> _TEXTO DE ESTUDO_
===

Ainda não sabemos se esse comportamento é único do Camponotus floridanus ou mais comum no gênero.

Muitas espécies têm habilidades inatas. Por exemplo, formigas de madeira mostram uma atração inata por objetos grandes e conspícuos, o que pode ajudar formigas inexperientes a navegar antes de aprenderem o caminho de volta para casa. As formigas carpinteiras naturalmente escavam e têm uma mordida forte. Estímulos como túneis parcialmente completos ou uma perturbação no ninho podem estimular o comportamento de morder.

O estudo recente também descobriu que as formigas alteram o tratamento dependendo de onde está a lesão. Em um experimento onde o fêmur estava danificado, as formigas amputaram perto do corpo, removendo toda a perna. A parte superior da perna contém uma massa muscular, proporcionando mais tecido para infecção microbiana, de modo que uma amputação alta aumenta as chances de sobrevivência do paciente.

As formigas trataram tíbias danificadas (um segmento inferior da perna), que têm uma baixa taxa de sobrevivência pós-amputação, lambendo. Isso remove detritos e ajuda a limpar a ferida para prevenir infecções. No caso de uma ferida femoral, a localização do dano e possivelmente a forma do alvo podem ser um estímulo para que as formigas carpinteiras mordam no local certo. Algo sobre a forma da perna superior pode desencadear sua compulsão a morder ali.

===

> _ENUNCIADO DA TAREFA_
Transcreva, do texto sobre as formigas carpinteiras, o trecho que começa em "As formigas trataram" e termina em "a morder ali.".

> _DADOS DISPONÍVEIS_
===

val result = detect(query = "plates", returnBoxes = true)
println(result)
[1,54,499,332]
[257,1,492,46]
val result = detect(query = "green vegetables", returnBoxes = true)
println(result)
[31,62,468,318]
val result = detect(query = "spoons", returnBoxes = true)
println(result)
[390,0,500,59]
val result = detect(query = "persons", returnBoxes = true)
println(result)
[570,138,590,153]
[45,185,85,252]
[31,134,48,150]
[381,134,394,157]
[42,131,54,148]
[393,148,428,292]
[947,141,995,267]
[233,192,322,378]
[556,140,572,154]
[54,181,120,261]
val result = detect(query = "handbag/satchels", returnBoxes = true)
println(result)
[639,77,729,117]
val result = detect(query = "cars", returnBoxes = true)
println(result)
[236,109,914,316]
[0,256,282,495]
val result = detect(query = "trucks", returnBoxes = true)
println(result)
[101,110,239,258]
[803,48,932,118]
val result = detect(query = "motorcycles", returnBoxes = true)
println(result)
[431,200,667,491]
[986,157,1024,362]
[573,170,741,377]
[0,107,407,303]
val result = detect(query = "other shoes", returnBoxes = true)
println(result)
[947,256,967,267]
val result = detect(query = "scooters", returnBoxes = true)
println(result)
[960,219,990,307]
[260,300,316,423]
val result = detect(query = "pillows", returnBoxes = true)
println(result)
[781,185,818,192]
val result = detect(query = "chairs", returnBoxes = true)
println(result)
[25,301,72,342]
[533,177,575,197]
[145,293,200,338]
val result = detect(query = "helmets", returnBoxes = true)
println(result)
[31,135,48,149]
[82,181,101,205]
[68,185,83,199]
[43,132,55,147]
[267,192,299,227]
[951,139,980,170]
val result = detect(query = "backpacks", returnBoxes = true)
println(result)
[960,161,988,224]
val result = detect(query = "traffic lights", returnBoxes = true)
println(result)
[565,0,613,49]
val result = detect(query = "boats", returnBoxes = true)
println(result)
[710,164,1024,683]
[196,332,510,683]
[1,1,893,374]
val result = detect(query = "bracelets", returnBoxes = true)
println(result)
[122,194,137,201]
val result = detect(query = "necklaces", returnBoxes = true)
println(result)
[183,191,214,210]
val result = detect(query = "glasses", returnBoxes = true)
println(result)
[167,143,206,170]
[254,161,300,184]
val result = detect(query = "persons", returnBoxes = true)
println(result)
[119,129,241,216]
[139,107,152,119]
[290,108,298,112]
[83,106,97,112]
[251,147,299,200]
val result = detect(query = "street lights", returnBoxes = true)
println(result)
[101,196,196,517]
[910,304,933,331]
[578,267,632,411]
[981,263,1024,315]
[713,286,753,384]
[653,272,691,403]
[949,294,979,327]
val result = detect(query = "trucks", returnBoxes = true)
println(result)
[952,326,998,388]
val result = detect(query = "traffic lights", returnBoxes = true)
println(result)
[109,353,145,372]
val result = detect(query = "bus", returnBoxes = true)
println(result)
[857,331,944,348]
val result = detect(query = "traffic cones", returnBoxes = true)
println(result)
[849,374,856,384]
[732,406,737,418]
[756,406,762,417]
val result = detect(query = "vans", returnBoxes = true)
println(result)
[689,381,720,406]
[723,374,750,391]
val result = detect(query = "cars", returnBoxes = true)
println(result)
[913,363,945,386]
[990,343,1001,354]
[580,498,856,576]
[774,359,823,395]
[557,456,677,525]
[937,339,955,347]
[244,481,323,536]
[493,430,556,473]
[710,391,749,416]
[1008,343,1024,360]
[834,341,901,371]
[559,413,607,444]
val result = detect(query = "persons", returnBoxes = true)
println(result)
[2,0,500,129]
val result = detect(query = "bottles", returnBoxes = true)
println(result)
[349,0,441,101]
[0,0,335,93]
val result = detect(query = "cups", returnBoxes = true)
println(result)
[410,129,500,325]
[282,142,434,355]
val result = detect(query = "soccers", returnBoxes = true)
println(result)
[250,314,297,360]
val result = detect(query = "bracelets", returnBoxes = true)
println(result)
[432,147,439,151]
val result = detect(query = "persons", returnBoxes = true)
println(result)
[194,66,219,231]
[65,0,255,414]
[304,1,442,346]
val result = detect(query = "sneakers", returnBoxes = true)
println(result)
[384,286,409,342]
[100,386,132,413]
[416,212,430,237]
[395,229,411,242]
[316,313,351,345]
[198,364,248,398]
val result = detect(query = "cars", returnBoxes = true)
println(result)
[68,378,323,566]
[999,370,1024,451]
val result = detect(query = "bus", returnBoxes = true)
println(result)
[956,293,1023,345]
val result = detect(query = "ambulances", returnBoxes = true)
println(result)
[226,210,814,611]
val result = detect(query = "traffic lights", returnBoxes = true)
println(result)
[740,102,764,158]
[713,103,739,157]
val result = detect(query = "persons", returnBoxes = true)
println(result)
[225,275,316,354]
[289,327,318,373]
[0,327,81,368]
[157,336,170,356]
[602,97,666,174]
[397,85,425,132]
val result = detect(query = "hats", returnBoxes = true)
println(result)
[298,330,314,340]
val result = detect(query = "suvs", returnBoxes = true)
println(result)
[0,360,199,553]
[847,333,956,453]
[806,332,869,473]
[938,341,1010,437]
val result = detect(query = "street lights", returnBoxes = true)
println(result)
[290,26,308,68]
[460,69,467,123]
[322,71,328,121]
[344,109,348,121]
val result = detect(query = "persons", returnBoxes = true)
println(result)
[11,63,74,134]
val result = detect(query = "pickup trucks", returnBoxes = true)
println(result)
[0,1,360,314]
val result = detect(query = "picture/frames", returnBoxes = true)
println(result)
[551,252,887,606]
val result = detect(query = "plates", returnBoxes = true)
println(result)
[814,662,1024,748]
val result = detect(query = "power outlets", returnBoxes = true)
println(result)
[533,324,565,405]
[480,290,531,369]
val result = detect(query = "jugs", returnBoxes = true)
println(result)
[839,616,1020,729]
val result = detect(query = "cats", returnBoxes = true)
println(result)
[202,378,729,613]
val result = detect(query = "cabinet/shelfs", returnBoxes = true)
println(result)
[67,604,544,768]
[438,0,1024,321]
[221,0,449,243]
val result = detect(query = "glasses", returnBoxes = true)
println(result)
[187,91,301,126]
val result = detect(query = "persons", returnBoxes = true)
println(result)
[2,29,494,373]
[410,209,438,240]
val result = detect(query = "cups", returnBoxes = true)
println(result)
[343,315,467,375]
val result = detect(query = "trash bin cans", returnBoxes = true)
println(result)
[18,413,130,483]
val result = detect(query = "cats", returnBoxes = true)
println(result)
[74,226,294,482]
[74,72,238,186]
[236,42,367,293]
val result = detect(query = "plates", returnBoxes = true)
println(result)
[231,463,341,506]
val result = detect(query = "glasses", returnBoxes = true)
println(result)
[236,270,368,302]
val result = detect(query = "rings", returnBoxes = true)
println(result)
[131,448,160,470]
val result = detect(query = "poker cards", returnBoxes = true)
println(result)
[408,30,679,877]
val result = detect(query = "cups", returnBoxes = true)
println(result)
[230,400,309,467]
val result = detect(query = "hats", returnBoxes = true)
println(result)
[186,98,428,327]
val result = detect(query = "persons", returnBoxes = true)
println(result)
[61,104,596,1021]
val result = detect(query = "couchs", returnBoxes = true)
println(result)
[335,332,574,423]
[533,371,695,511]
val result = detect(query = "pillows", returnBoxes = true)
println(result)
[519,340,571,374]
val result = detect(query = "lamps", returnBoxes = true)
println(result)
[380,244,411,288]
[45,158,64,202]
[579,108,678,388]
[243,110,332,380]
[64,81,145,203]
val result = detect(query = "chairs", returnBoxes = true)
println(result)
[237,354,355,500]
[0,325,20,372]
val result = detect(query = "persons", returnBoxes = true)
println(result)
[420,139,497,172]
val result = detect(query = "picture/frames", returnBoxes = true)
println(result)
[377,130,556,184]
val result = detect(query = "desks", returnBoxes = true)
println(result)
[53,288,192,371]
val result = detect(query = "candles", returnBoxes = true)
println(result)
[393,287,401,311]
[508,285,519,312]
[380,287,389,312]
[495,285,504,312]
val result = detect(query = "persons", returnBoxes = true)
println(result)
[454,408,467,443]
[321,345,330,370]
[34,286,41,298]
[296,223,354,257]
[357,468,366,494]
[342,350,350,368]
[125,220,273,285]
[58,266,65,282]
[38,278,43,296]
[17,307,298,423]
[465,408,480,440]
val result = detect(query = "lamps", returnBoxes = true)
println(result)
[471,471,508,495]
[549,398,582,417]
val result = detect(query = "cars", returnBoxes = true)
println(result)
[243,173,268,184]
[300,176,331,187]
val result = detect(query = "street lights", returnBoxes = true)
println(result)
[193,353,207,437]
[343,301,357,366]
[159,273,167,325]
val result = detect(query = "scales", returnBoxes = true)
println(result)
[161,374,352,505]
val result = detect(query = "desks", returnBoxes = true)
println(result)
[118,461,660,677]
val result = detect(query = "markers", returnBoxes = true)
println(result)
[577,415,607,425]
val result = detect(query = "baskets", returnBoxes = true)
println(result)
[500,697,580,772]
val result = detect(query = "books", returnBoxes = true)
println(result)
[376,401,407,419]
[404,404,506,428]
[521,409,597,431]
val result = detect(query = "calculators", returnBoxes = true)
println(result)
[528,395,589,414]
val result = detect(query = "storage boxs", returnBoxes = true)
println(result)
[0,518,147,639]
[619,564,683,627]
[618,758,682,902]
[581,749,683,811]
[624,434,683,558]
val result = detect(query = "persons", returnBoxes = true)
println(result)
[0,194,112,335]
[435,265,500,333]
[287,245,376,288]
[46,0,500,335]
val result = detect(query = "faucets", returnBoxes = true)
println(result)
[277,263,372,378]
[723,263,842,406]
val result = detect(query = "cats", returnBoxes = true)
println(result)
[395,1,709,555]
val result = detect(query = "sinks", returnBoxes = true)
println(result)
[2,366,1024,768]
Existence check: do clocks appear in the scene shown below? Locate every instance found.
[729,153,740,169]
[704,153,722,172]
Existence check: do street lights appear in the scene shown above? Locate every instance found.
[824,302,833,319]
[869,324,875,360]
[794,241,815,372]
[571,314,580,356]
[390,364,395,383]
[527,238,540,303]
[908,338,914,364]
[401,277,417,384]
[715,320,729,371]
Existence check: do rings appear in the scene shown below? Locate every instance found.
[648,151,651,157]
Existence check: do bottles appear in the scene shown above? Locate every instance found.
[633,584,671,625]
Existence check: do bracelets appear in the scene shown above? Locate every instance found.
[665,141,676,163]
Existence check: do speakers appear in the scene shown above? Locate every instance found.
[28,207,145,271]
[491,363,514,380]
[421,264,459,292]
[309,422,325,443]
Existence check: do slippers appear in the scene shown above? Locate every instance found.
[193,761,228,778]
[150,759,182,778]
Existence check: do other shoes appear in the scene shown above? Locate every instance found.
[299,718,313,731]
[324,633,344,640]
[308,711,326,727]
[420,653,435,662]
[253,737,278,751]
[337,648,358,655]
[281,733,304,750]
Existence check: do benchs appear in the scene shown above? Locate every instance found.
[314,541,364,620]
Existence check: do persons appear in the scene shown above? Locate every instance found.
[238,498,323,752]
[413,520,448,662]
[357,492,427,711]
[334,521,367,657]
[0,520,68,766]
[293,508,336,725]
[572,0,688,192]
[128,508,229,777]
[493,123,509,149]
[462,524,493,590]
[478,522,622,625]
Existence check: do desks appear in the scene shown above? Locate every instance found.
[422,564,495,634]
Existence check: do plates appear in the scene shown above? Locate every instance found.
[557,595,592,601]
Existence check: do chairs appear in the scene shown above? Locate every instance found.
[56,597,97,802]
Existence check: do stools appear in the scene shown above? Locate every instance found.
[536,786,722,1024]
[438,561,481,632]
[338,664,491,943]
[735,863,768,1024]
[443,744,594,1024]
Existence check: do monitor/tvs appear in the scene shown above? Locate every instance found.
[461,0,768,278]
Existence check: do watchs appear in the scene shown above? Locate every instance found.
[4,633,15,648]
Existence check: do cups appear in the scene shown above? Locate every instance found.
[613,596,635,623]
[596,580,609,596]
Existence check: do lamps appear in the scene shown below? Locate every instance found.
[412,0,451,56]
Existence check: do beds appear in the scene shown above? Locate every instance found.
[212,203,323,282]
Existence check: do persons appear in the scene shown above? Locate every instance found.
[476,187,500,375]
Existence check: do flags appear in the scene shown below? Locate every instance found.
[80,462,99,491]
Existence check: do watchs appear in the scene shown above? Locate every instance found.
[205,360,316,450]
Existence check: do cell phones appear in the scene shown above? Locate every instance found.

===

> _RESPOSTA_
As formigas trataram tíbias danificadas (um segmento inferior da perna), que têm uma baixa taxa de sobrevivência pós-amputação, lambendo. Isso remove detritos e ajuda a limpar a ferida para prevenir infecções. No caso de uma ferida femoral, a localização do dano e possivelmente a forma do alvo podem ser um estímulo para que as formigas carpinteiras mordam no local certo. Algo sobre a forma da perna superior pode desencadear sua compulsão a morder ali.